Embora o meio nem sempre funcione para o benefício da história; a música-tema parece muito com Panic! At the Disco b-side implorando aos espectadores para "Desviar o olhar, desviar o olhar", e alguns dos efeitos digitais ficam terrivelmente planos; a decisão da Netflix de adaptar Desventuras em Série em um programa de TV parece, de várias maneiras, inevitável. Os livros checam todas as caixas do serviço de streaming para uma série original: uma franquia amada que nunca teve o devido direito e se encaixa no modelo de binge-watch. Como uma série estranha e expansiva, também é tonal e tematicamente parecida com Stranger Things, The OA e Jessica Jones, embora um pouco mais maluco. Como seria de se esperar para um programa com uma tendência metaficcional, há algumas referências piscantes às glórias da TV longa e sem comerciais salpicadas por toda parte.

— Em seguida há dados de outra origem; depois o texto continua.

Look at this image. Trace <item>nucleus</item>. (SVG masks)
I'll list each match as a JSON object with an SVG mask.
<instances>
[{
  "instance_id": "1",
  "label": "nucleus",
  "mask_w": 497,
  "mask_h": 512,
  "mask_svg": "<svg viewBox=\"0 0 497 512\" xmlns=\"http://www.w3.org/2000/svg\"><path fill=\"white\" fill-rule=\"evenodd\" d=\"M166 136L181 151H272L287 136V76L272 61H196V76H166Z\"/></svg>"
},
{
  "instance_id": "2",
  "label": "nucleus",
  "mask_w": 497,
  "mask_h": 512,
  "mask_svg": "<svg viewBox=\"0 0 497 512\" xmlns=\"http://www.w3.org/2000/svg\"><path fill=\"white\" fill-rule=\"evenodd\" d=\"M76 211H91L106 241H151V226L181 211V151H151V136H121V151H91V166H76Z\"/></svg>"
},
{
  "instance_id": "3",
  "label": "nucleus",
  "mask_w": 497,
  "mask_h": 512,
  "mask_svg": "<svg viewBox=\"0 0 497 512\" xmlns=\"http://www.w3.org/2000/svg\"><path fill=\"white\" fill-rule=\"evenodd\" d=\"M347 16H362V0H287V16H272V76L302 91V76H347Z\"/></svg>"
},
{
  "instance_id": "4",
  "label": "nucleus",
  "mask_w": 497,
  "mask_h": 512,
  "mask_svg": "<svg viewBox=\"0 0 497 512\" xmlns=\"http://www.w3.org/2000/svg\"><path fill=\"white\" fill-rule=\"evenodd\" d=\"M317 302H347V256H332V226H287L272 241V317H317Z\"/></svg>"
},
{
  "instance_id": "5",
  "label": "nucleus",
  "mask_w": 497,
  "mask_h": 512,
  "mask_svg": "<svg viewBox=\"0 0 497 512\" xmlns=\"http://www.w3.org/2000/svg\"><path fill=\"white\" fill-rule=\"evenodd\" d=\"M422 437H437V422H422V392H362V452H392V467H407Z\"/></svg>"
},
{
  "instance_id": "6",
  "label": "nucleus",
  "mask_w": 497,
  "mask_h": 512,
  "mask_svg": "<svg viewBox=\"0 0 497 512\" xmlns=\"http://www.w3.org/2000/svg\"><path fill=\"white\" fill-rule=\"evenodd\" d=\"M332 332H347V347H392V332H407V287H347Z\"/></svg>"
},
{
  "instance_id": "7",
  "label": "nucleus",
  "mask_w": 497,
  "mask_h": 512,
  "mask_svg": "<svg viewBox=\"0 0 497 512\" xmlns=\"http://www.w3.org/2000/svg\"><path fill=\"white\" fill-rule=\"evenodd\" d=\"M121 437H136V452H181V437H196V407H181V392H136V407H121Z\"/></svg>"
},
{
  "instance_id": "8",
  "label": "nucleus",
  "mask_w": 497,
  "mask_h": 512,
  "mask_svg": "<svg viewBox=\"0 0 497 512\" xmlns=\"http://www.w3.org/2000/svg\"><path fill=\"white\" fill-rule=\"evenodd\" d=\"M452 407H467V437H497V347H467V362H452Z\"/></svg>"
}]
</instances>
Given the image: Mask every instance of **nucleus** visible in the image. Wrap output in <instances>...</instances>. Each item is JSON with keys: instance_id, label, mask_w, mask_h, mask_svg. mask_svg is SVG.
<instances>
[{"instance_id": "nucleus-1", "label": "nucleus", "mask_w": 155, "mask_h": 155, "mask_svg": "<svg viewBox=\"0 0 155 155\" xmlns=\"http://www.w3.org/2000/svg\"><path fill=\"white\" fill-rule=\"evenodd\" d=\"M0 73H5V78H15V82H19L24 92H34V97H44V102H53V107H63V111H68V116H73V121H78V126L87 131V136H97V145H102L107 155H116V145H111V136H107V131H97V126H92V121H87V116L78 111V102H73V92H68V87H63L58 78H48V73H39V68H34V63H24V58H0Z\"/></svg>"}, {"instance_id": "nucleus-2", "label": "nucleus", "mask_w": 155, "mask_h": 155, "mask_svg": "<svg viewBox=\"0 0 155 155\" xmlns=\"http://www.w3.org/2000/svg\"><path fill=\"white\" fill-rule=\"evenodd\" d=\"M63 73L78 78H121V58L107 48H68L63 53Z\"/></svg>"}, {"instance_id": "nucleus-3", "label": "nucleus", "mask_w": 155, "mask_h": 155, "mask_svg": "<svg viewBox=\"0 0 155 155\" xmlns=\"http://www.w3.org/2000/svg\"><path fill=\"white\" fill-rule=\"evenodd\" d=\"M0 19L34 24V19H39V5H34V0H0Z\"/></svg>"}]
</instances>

Tudo isso para dizer que Desventuras em Série pode acabar sendo uma das adaptações mais empolgantes da Netflix. A série torna-se cada vez mais filosófica e sombria à medida que avança. Será fascinante ver se a Netflix terá a sabedoria de se livrar de alguns dos caprichos e escurecer seu tom nos próximos anos. A primeira temporada, pelo menos, é um começo mais do que promissor; atraente mesmo que, no oitavo episódio, os espectadores tenham aceitado que a história dos Baudelaire não terá um final de contos de fadas.